Rubber futures continue to gain amid supply concerns
Positive sentiment from Chinese economic stimulus supports price rally
Tokyo – Natural rubber (NR) futures continued to gain for the third week in a row amid supply concerns and China’s economic stimulus introduced last week.
The trading week ended 27 Sept saw “sharp” rises in pricing, driven by robust buying from China's commodity funds and speculators, reported Japan Exchange Group (JPX) 30 Sept.
In Osaka, Japan, OSE rubber contracts for February 2025 delivery surged 6.7% week-on-week, while China’s SHFE and INE futures were also up 2.9% and 2.0%, respectively.

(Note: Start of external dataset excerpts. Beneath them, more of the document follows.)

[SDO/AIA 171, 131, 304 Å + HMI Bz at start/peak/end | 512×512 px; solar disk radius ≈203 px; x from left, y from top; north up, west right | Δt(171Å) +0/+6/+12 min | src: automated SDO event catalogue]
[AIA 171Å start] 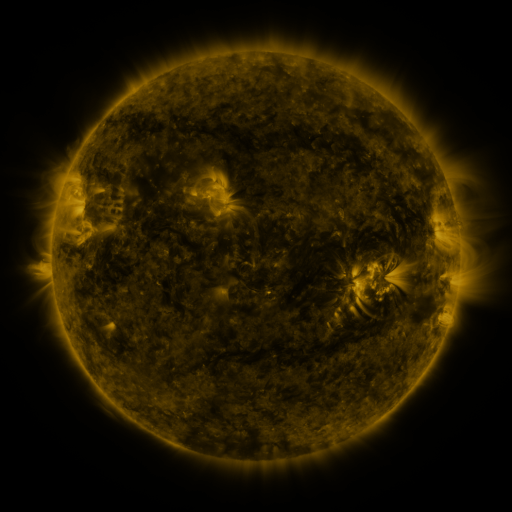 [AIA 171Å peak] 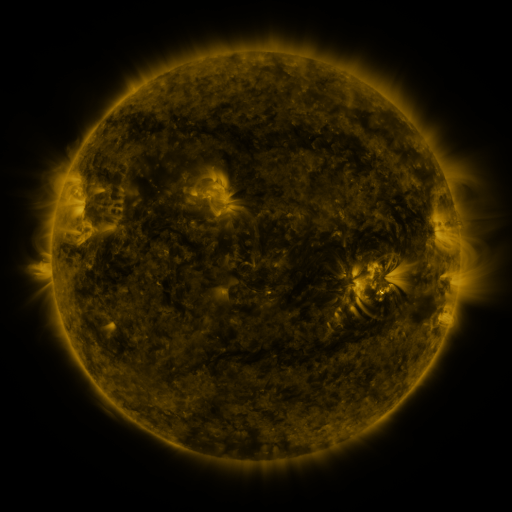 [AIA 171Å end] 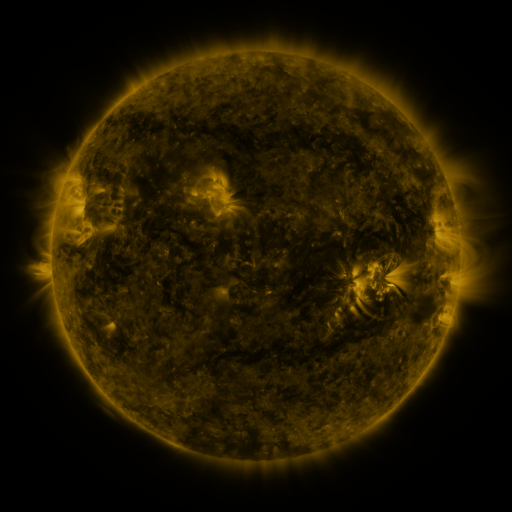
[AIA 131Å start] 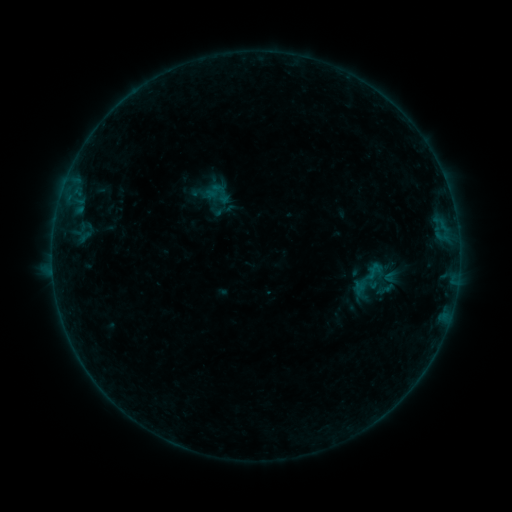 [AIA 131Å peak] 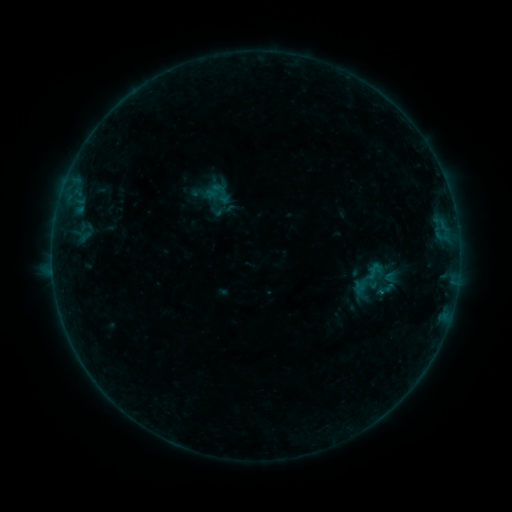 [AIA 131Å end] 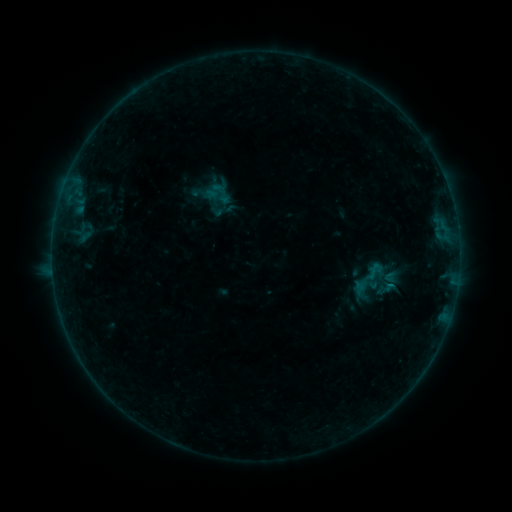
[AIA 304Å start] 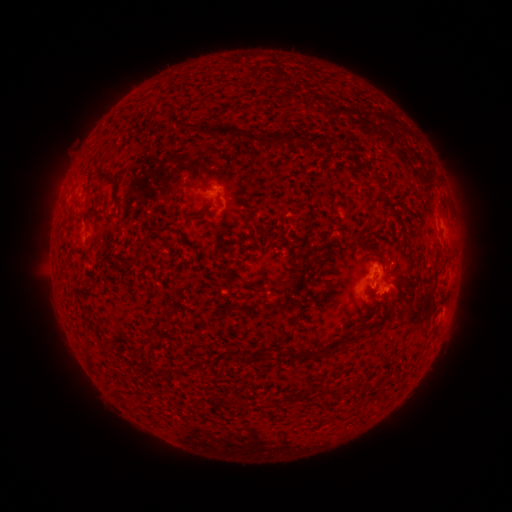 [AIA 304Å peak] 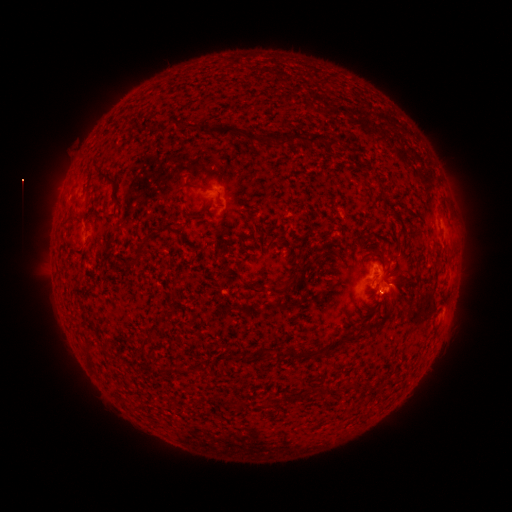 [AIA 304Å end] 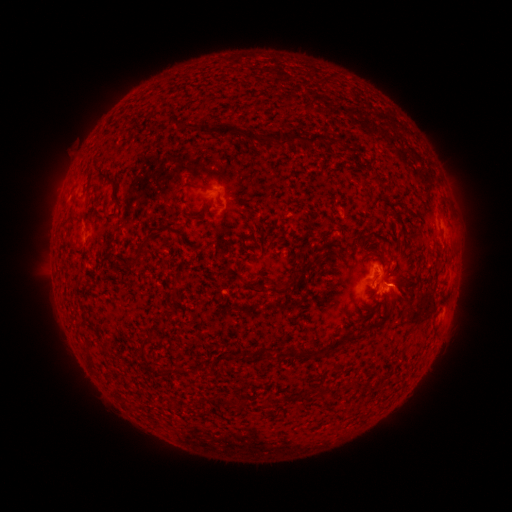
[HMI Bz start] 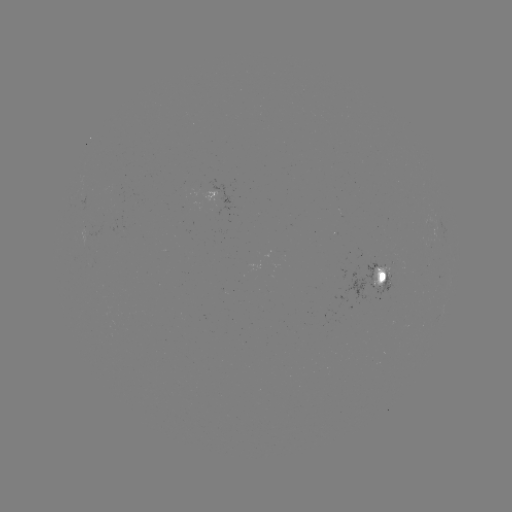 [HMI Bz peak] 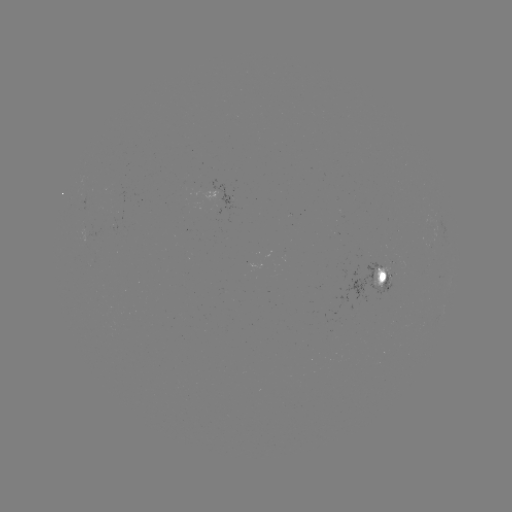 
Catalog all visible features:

In Singapore, SICOM’s active December 2024 contract gained 3.4% week-on-week amid strong physical and speculative demand.
Market sentiment during the week was positive as China's central bank cut its ‘reserve requirement ratio’ by 0.5 percentage points, releasing approximately $142 billion for new lending.
The agency also lowered the 7-day repo rate by 0.2 percentage points to 1.5%.
The “larger-than-expected” stimulus, according to JPX, ignited a rally in both equities and commodities.
Meanwhile, concerns over rubber supply and recent flooding in key producing regions further supported price gains.